Der Deal der Stadt mit der Genossenschaft Mülheimer Wohnungsbau (MWB) zur Flüchtlingsunterbringung sah auch vor, dass die Stadt dem MWB möglichst schnell Baurecht gewährt, um am Papenbusch bezahlbaren Wohnraum für alle Bürgerinnen und Bürger der Stadt zu schaffen. So schnell bauen wie an der alten Stadtgärtnerei wird MWB in Dümpten aber nicht können. MWB-Vorstand Frank Esser sieht noch Hürden zu überspringen.

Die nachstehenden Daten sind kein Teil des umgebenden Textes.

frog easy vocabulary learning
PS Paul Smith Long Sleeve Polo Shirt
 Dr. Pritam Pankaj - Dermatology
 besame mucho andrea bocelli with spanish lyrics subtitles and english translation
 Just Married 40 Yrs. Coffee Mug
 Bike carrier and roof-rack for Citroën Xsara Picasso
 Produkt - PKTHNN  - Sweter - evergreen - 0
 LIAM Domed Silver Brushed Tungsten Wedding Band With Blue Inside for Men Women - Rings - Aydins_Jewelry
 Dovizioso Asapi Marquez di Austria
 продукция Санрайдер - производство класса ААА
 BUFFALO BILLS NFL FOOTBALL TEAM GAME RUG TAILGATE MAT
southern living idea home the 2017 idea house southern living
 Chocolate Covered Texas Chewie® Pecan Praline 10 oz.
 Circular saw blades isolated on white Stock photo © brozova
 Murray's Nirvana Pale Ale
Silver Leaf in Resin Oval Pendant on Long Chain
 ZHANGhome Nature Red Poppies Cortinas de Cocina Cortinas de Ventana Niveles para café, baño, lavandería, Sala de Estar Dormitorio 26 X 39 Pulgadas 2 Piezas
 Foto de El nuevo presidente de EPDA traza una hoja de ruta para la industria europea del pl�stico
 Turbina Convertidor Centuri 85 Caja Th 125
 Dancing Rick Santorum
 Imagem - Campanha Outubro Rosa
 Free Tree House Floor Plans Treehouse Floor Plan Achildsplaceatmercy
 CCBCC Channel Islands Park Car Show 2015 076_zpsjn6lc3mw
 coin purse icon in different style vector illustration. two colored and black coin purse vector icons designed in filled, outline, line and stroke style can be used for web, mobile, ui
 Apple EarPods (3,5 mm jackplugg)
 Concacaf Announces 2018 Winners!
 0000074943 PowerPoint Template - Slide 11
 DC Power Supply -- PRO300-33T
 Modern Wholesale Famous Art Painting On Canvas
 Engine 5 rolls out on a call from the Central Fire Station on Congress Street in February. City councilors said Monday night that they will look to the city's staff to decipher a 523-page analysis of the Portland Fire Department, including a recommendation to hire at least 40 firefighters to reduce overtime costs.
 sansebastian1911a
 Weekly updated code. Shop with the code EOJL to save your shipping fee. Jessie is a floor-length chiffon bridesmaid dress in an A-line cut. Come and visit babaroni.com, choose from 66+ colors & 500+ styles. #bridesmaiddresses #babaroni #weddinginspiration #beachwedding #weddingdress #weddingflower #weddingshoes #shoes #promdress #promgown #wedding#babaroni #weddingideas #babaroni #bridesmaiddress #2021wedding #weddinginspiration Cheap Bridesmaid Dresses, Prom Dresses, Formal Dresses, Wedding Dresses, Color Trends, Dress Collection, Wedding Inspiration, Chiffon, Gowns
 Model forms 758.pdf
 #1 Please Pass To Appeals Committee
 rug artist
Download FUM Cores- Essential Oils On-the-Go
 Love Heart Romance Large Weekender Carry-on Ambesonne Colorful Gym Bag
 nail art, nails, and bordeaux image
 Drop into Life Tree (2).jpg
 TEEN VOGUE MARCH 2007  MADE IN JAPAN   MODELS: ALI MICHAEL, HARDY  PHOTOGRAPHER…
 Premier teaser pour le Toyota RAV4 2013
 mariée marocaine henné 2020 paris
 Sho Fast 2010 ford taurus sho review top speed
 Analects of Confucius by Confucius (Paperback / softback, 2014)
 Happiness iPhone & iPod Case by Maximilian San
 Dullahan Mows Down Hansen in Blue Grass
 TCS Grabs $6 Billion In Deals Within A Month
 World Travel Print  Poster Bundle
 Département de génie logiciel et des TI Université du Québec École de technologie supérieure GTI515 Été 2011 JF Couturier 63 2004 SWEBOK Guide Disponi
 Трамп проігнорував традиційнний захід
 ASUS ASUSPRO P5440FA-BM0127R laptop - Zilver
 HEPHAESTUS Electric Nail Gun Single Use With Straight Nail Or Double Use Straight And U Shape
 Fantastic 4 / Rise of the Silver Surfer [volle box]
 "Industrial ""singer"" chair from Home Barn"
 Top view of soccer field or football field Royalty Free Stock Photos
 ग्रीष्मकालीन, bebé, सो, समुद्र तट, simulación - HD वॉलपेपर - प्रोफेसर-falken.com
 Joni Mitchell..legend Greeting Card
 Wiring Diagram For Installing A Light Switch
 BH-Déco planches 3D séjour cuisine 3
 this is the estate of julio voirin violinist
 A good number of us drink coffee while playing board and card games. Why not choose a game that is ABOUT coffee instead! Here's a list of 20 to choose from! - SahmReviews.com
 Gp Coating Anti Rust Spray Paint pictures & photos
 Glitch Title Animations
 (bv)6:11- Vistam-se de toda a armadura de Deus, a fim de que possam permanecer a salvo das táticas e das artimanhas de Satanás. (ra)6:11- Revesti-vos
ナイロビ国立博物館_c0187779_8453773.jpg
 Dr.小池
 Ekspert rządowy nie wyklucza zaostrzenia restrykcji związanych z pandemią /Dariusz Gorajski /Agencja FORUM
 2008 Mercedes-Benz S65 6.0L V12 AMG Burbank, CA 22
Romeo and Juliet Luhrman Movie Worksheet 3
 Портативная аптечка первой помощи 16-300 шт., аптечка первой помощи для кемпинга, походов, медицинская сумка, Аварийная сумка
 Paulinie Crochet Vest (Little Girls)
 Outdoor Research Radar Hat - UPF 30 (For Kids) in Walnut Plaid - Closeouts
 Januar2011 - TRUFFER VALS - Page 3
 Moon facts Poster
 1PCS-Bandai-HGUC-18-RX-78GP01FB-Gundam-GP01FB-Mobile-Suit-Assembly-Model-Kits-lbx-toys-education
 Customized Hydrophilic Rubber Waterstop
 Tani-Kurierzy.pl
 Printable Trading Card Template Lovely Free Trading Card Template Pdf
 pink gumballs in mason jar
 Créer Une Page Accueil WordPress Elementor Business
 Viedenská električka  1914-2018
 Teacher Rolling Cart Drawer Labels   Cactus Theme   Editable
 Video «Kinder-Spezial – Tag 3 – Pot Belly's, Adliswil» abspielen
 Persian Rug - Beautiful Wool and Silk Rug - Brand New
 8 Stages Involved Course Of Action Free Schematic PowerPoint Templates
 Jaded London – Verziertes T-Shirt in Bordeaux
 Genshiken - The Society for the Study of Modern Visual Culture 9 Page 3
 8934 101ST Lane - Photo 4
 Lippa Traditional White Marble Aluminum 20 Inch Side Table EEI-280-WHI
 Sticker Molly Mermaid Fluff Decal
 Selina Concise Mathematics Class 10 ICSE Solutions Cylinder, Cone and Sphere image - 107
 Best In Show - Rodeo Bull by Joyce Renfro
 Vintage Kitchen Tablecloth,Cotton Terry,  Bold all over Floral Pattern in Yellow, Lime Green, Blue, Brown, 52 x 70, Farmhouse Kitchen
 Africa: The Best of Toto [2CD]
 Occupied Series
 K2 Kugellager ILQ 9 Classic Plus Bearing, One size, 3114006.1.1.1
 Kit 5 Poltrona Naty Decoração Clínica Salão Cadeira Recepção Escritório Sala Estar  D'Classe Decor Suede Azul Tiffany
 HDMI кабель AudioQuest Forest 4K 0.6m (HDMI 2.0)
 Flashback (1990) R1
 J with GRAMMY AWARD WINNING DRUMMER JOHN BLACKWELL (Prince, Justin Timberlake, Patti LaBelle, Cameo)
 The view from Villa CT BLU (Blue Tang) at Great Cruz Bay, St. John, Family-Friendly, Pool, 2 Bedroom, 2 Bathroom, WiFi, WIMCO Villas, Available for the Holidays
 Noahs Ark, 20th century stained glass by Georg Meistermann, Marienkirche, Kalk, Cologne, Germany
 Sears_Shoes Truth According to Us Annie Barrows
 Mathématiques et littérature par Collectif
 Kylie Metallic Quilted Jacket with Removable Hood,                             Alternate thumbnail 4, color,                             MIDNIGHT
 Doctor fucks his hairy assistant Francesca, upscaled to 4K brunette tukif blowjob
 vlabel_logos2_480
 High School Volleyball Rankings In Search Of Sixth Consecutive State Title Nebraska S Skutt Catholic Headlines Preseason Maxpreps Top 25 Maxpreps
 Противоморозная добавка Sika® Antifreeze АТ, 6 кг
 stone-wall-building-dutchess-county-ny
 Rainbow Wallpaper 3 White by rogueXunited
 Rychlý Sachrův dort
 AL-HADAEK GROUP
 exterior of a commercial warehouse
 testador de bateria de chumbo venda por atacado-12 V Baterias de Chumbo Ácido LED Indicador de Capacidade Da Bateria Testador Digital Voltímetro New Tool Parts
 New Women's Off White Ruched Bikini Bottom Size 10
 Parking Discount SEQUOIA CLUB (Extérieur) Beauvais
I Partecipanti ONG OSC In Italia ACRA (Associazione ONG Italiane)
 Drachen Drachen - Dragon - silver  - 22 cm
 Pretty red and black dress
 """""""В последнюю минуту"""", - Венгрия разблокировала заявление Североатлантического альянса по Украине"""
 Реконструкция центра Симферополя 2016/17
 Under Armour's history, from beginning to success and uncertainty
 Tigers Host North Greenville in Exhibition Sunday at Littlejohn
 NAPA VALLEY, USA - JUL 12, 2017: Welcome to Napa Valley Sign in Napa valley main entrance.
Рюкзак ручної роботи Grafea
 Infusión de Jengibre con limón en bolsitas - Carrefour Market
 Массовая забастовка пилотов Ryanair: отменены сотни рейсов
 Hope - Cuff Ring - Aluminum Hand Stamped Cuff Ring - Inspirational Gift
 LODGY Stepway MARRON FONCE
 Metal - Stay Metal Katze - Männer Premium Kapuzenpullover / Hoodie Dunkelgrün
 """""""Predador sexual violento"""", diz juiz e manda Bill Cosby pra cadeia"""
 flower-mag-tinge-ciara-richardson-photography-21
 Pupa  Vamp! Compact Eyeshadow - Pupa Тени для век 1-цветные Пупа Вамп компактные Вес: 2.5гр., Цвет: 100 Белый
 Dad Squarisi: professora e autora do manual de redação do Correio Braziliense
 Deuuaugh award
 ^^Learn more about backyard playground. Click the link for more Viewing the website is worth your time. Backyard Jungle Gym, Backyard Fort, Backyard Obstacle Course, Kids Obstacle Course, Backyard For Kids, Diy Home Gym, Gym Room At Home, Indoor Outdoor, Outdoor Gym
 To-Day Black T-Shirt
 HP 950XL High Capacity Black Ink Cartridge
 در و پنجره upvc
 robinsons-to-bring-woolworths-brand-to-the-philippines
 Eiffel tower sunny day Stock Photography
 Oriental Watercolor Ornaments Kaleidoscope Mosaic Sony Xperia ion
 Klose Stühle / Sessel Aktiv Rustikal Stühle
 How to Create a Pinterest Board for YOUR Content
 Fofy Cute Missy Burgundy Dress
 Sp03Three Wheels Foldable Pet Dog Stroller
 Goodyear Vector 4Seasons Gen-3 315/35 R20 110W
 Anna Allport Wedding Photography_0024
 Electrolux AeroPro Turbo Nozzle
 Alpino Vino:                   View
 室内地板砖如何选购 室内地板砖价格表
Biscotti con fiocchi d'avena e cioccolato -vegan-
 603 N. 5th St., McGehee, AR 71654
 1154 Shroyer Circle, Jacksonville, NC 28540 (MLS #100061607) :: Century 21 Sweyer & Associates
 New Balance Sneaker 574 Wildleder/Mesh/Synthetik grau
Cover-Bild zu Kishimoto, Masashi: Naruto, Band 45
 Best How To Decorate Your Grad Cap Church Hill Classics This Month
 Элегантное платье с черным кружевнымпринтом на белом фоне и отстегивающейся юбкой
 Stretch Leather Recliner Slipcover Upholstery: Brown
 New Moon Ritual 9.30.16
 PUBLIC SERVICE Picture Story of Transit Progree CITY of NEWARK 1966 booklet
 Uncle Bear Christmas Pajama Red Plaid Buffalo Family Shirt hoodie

Während der MWB beim Bau des Flüchtlingsquartiers am Rande des Hauptfriedhofs schon große Fortschritte mit Blick auf die angepeilte Fertigstellung im Sommer 2025 macht, steckt das Projekt Papenbusch noch fest im langwierigen Bauleitplanverfahren, an dessen Ende ein Bebauungsplan und damit Baurecht stehen soll. In Holthausen durfte der MWB wegen einer Sonderregelung im Baugesetzbuch zur schnellen Schaffung von Unterbringungsplätzen für geflüchtete Menschen den ersten Spatenstich setzen, obwohl auch dort noch Baurecht für ein Wohngebiet her muss.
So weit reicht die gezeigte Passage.